Management Commentary

  • CEO perspective: “I am pleased with the progress we made in 2024, especially in our Greenfield markets where we passed an additional 31,500 new homes and increased our penetration rate to 16.6%” .
  • CFO on margins and restructuring: “Adjusted EBITDA increased 3.5%... The growth... reflects the impact of our continued approach to aggressively restructure our business away from our video platform” .
  • Strategy on churn and pricing: “Our simplified pricing... with an optional price lock, modem included, no data caps and no contracts are continuing to benefit our business [with] very low churn” .
  • Network evolution: “We have 3.1 everywhere... providing 1.2 gig speed... we are on the path to [DOCSIS] 4.0... proceeding with selected targeted markets” .
  • Capital plan: “We did [the] $200 million [in October]... we can do another $175 million in October of 2025... gets us pretty far along [toward 400k homes]” .

Q&A Highlights

  • M&A proposal status: Management repeatedly declined to provide updates on the unsolicited DigitalBridge/Crestview proposal; “nothing has changed” from prior updates .
  • Liquidity runway and build plan: New $200m term loan plus potential $175m in late 2025 supports fiber build; may need incremental capital beyond that for full plan .
  • Q1 subscriber outlook: Guided to HSD net adds of −6,000 to −4,500; hurricanes and ACP impacts largely behind; churn trending down .
  • Non-GAAP adjustments clarity: Integration/M&A/professional fees include Sprint settlement, video discontinuation costs, and potential M&A-related costs; expected to diminish through 2025–2027 .
  • Competitive environment/convergence: WOW is not aggressively pushing mobile; focuses on pricing certainty, reliable HSD, YTTV bundling to reduce churn .
  • Technology roadmap: Maintain strong FTTH focus in expansion markets while advancing targeted DOCSIS 4.0 upgrades in legacy footprint .

Estimates Context

  • S&P Global Wall Street consensus for Q4 2024 (EPS/Revenue/EBITDA) could not be retrieved due to SPGI rate limits; therefore, comparisons vs consensus are unavailable. Values retrieved from S&P Global unavailable.
  • Near-term estimate adjustments likely focus on: sustained adjusted EBITDA margin improvement (high-40s), sequential revenue pressure from video declines, and HSD net add trajectory influenced by greenfield penetration re-acceleration and diminishing extraordinary items .
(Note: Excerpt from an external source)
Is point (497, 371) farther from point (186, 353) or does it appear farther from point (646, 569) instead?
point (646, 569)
Key Takeaways for Investors

  • Margin story intact: Adjusted EBITDA up YoY with sustained high-40s margins as video exits reduce programming costs and opex; continued focus on integration/restructuring supports profitability .
  • Fiber-led growth optionality: Liquidity improved with Priority Credit Agreement; potential +$175m in 2025 provides capacity to re-accelerate greenfield; expect 2025 greenfield CapEx $60–$70m .
  • HSD trajectory: Q4 hurricane impacts masked underlying improvement; churn declines and pricing/YTTV bundle support stabilization; watch Q1 HSD net adds (−6k to −4.5k) for inflection signals .
  • Top-line headwinds: Video/telephony declines will continue; monitor ARPU resilience and greenfield penetration to offset volume/mix pressure .
  • Balance sheet/leverage: Net leverage at 3.5x LTM adj. EBITDA; cash $38.8m; execution on fiber build and cost initiatives key to maintaining liquidity and leverage targets .
  • M&A optionality: Special committee reviewing unsolicited proposal; outcome uncertain; stock could react to any credible update; management will not comment until appropriate .
  • Trading setup: Near-term catalysts include Q1 print vs guidance (revenue $147–$149m, adj. EBITDA $72–$74m), greenfield build news flow (MI/FL), and any acquisition disclosures; watch for normalization post hurricanes .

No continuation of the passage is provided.